In the midst of pondering on how to enhance the safety of lithium-ion batteries, and reduce the possibility of explosion caused by battery overheating, a large number of scientists must first resolve the challenging issue of “dendrites” that are formed during charge and discharge of batteries, for which University of California, San Diego (UCSD), has effectively prevented uncontrollable reactions through the concept of “spillway”.
Lithium-ion battery is widely praised for its fast charging speed, longer durability, and higher power density, compared to traditional battery technology. Mobile phones are small and portable thanks to the compact and powerful lithium-ion battery, though unfortunately, is far from being perfect. As charge and discharge frequency increases, the electrodes within the battery will start to form rigid branch-like lithium dendrites, which will eventually grow long enough to pierce through the separator that functions to reduce electric currents and heat, and result in short circuit inside the battery, thus diminishing its lifespan.
There are quite a number of solutions for suppressing lithium dendrites, including the use of electrolyte additives, multidimensional current collector, and surface modification of the separator, and yet they all possess issues such as complex procedures and unsatisfactory cycle life, for which scientists have proposed new countermeasures that include using ultrasound or special protective layers to prevent the growth of dendrites.
In this regard, the UCSD team has brought forward another solution, which is a minor adjustment on the battery’s separator. A lithium-ion battery is primarily formed with the electrolytes and separator between two electrodes, where ions will first depart from the lithium cathode (positive electrode), and pass through electrolytes and the separator, before arriving at the graphite anode (negative electrode).
Applying conductive carbon nanotubes onto the separator, the team managed to converge electrons, which were slowly released from the battery subsequently, on the carbon nanotubes, when dendrites formed and pierced through the separator.
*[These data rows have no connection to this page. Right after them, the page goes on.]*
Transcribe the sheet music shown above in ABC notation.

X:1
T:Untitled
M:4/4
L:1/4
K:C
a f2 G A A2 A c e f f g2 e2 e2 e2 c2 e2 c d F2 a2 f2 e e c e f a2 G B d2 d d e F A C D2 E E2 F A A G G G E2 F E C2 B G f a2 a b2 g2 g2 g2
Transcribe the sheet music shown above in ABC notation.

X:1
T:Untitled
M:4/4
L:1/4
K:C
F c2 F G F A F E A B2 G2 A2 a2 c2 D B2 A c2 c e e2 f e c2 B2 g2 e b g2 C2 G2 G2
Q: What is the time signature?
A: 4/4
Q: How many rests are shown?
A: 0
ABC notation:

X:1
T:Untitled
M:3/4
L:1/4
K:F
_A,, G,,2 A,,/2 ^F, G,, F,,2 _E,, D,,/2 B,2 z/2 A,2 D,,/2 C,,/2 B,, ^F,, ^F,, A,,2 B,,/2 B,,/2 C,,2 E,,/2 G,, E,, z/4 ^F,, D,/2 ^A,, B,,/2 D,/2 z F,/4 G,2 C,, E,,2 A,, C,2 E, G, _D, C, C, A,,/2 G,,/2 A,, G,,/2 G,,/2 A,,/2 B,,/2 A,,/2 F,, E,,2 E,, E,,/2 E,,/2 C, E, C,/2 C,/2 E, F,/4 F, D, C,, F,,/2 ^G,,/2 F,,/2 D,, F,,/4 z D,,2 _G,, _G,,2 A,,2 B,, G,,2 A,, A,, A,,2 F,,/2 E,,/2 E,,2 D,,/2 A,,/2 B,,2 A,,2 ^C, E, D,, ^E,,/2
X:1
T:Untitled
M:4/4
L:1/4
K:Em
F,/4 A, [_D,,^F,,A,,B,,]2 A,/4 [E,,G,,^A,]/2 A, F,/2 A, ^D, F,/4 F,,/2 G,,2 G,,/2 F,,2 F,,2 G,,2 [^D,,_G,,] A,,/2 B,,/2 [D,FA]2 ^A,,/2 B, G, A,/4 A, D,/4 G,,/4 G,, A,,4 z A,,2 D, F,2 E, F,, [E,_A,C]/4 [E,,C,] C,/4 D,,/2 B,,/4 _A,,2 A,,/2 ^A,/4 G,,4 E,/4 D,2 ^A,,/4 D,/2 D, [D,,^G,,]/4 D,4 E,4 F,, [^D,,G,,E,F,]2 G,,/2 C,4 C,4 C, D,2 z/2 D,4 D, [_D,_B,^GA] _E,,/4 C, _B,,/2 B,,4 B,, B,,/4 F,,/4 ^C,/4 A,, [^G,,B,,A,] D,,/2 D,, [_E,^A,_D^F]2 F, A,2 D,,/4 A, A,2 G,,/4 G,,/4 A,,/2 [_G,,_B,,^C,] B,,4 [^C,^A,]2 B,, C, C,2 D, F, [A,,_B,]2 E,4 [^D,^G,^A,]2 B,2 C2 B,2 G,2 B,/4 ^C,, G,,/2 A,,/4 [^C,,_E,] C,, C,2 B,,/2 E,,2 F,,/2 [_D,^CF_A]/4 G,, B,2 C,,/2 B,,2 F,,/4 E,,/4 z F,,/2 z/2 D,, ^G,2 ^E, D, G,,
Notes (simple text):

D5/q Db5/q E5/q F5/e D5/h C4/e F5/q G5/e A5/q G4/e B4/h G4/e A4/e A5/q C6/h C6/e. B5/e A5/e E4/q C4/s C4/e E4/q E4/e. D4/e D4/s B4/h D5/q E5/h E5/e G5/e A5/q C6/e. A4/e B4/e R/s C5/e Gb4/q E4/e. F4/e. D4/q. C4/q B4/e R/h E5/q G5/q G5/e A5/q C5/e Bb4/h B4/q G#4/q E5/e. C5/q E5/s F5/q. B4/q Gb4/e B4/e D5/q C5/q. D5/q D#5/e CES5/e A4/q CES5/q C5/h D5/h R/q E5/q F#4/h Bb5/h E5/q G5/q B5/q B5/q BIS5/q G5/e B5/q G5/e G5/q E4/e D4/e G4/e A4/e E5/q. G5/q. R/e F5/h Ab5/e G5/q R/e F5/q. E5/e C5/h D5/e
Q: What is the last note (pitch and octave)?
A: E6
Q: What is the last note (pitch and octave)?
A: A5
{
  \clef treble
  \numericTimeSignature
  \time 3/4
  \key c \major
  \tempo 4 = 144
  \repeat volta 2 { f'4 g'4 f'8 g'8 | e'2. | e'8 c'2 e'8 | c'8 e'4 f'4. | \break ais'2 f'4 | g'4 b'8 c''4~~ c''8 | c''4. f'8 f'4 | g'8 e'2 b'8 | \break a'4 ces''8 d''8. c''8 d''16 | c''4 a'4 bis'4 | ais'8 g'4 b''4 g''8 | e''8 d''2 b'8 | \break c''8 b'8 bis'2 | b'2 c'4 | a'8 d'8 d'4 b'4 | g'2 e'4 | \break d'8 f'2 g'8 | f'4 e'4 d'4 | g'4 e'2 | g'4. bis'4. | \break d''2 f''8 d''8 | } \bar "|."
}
This method resembles the function of a “spillway”, which releases excessive water from the dam before the overflow of water leads to a dam failure.
Matthew Gonzalez, first author of the thesis, expressed that the new model of separator slowly discharges excessive electric charges, while also prevents electric charges being “overflown” to the side of cathode. The battery begins to discharge when lithium dendrites are intercepted, hence battery short circuit will not explode due to inadequate energy.
Testing shows that a lithium battery installed with a pristine separator would experience a slow and gradual deterioration process, where degeneration begins after 20 to 30 times of charging and discharging, whereas a battery with a traditional separator may experience sudden malfunction. The team expressed that there would not be any warnings ahead of battery explosion in the past, where a battery can catch on fire abruptly from functioning normally, with no predictability whatsoever, for which the problem has been eliminated with the installation of the new separator that emits advance warning.